INPUT RECORDS ->
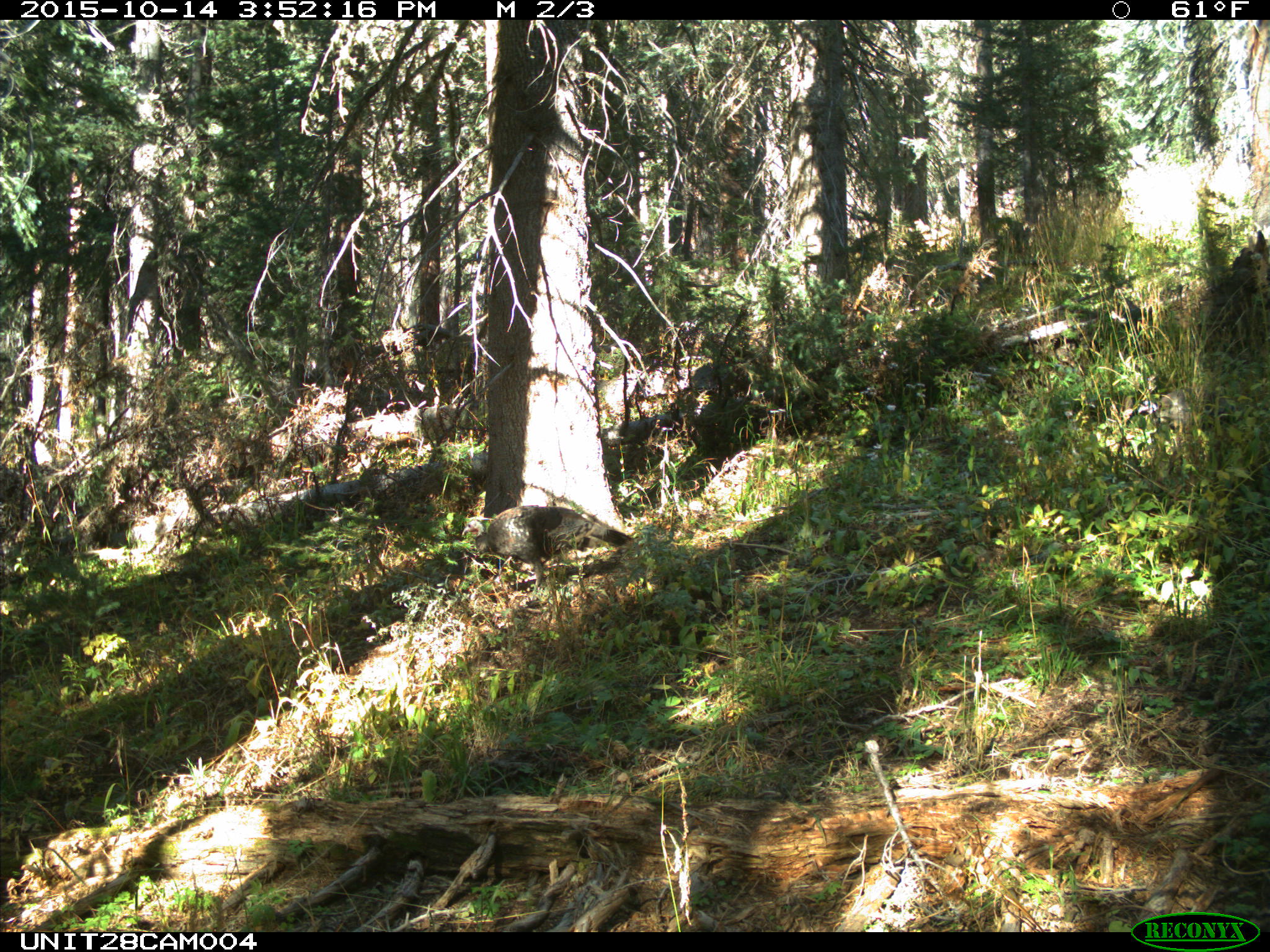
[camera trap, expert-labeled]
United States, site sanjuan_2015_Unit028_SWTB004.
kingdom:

---

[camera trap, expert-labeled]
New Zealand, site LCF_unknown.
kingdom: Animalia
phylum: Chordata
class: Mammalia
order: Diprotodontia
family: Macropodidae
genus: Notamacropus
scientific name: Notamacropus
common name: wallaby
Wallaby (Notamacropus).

WHAT IS REQUIRED -> Each line above with the word "site" must be returned.

TASK RESULT ->
United States, site sanjuan_2015_Unit028_SWTB004.
New Zealand, site LCF_unknown.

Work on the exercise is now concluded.